Иван шел по Москве в легком, почти без подкладки длиннополом пальто, замотав шею толстым, теплым шарфом, связанным матерью, без перчаток и шапки, и, несмотря на довольно сильный мороз и ветер, не чувствовал холода; он вспоминал и думал, и перед ним неотрывно стояло лицо отца. И не такое, каким оно было в гробу, успокоенное и вечное, удерживающее от себя на почтительном расстоянии, а живое, с небольшой профессиональной бородкой, с умными, живыми глазами, с каким-то «сюрпризом», как любил говорить старший Обухов, намереваясь озадачить младшего неожиданной мыслью или догадкой по тому же Федорову или, на худой случай, по эсхатологическому устремлению русской души Бердяева… «Ах, отец, отец, — подумал Иван, а вернее, словно кто-то посторонний больно шевельнулся в нем и коротко простонал: — Зачем? Как же нелепо! Как же зря!»

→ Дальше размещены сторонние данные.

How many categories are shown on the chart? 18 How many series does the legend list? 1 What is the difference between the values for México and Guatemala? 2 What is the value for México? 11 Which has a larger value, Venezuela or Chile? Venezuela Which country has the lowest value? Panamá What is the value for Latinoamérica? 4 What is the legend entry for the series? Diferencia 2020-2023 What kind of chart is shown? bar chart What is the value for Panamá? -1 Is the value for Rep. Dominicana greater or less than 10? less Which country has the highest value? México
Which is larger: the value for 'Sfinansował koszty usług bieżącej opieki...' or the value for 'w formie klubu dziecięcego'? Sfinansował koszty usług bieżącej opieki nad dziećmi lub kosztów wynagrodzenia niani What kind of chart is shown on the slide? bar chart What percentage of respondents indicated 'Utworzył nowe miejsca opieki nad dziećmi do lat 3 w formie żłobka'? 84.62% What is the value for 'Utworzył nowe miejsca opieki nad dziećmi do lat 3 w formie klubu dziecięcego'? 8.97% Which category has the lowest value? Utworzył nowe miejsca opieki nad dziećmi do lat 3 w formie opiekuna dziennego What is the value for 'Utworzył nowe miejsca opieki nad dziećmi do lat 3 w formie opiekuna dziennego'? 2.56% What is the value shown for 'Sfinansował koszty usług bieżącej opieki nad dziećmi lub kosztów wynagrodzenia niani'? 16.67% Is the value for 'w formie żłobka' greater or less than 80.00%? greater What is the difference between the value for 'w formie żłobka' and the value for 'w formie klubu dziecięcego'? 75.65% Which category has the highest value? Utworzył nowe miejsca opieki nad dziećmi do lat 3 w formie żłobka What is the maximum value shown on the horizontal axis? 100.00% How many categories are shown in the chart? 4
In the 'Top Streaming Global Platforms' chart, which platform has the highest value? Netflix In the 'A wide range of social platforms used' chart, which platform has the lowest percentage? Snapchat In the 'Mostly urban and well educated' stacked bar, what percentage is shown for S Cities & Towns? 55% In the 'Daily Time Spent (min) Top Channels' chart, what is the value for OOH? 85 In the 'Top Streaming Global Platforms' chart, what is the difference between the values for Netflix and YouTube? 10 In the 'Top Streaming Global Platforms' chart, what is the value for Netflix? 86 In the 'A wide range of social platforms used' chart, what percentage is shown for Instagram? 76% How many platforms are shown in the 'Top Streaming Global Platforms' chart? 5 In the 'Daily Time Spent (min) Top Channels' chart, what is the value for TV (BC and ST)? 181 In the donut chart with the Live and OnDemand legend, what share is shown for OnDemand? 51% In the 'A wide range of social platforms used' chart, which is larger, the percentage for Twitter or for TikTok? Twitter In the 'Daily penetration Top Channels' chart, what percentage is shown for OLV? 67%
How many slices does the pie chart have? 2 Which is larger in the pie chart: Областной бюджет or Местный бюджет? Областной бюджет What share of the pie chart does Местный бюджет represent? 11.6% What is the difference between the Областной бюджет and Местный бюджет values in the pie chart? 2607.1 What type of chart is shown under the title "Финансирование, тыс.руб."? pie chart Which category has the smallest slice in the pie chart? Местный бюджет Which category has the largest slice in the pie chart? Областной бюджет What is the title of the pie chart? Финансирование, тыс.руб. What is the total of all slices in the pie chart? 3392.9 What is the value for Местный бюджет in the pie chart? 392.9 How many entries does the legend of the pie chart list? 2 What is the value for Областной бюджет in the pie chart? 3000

Младший Обухов всегда был честен в проявлении своих чувств и привязанностей, это сыграло потом не такую уж и положительную роль в его судьбе — ученого и человека; он и сейчас, бесцельно бродя по начинавшей обледеневать Москве, и, уже выйдя на набережную, поднявшись куда-то по заснеженным широким ступеням, вдруг уткнувшись в высокий забор с широким козырьком поверху, растерянно остановился. Дальше идти было некуда, ему уже что-то громко и зло кричали от угла забора; к нему бежал солдат в жиденькой шинелишке, в сапогах и с длинной винтовкой, запретительно махая рукой, приказывая ему отойти от забора и следовать дальше своим путем. Было странно и больно и страшно, но именно в этот момент, он, кроме саднящей, кровоточащей утраты, почувствовал и освобождение от отца; в нем словно все разделилось надвое, и тогда он сказал себе, что это черное и страшное чувство скорее всего оттого, что теперь уже впереди никого больше нет, теперь только он сам остался впереди.
— А ну, гражданин, проходите! — запыхавшись, почти прокричал ему подбежавший солдат с заиндевевшими бровями и ресницами, с явным недоверием глядя на обнаженную голову, на пунцовые уши, нелепо торчащие над шарфом странного прохожего в легком длинном, каком-то поповском пальто. — Здесь нельзя, закрыто на ремонт!
— Пожалуйста, — равнодушно сказал Обухов. — Я что-нибудь сделал не то?
— Проходи, проходи! Здесь задерживаться нельзя, — вновь потребовал караульный, и в тот же момент к Обухову с другой стороны подошел уже старший, весь в коже, в ремнях и с маузером на боку, с узким лицом — из-под козырька теплой, с наушниками фуражки льдисто светлели острые глаза.
— В чем дело? — спросил узколицый, обращаясь больше к караульному, чем к Обухову, одним взглядом окидывая, словно фотографируя, нелепую, длиннополую фигуру студента.